Hi all,
I’ve noticed that I’m getting some variations between the results computed in the GPU VS the ones obtained in the CPU. Here is a simple example:
a = CUDA.rand(Float64, 10000);
@show CUDA.sum(a) - sum(Array(a));
####
b = rand(Float64, 10000);
@show CUDA.sum(CuArray(b)) - sum(b);
If I run the code several times I end up getting 3 different responses, 0.0 (the expected result) or ±9.094947017729282e-13.
Does anyone know the reason for this behavior?
Not an expert on GPU but I think it might be because floating point addition is not associative in general.
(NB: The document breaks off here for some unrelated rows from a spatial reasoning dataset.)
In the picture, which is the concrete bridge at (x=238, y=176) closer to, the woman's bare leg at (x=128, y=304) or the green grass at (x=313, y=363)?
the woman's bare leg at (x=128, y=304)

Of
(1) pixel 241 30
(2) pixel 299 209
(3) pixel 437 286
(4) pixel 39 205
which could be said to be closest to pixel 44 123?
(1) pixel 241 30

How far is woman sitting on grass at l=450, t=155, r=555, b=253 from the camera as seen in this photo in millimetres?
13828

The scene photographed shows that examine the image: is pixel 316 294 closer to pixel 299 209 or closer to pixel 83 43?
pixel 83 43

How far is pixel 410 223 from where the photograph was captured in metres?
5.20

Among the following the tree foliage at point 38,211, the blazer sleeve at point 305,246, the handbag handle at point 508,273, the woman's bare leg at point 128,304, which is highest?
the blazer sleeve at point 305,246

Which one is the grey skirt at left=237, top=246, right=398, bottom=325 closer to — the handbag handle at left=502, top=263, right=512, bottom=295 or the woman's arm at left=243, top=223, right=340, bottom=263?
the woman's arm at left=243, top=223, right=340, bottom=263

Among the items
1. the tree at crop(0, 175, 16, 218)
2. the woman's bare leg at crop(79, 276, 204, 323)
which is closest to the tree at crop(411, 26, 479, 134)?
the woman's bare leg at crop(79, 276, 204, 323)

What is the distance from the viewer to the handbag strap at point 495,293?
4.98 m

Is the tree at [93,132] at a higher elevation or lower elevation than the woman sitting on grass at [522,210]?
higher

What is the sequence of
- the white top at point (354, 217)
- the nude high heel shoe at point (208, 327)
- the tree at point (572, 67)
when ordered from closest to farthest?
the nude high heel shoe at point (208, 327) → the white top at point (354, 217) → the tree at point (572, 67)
So maybe the CPU and GPU arrays are summed in a different order, that’s all it would take to generate slightly different answers
Are you sure that CuArray(b) is still Float64?
Only cu will change datatypes.
gotcha
This is an easy experiment to convince yourself that the summation order may effect the result, without involving any GPU:
julia> for i = 1:100
x = rand(10000)
println(sum(x) - sum(reverse(x)))
end
As it happens the sum function for floating point numbers is much more intricate than you would naively think and it’s not at all surprising that implementations on different hardware end up with (slightly) different results.
I see…
So this makes things trickier when comparing computation using floating point numbers between CPU and GPU versions of the same code (specially when using CUDA kernel implementations)…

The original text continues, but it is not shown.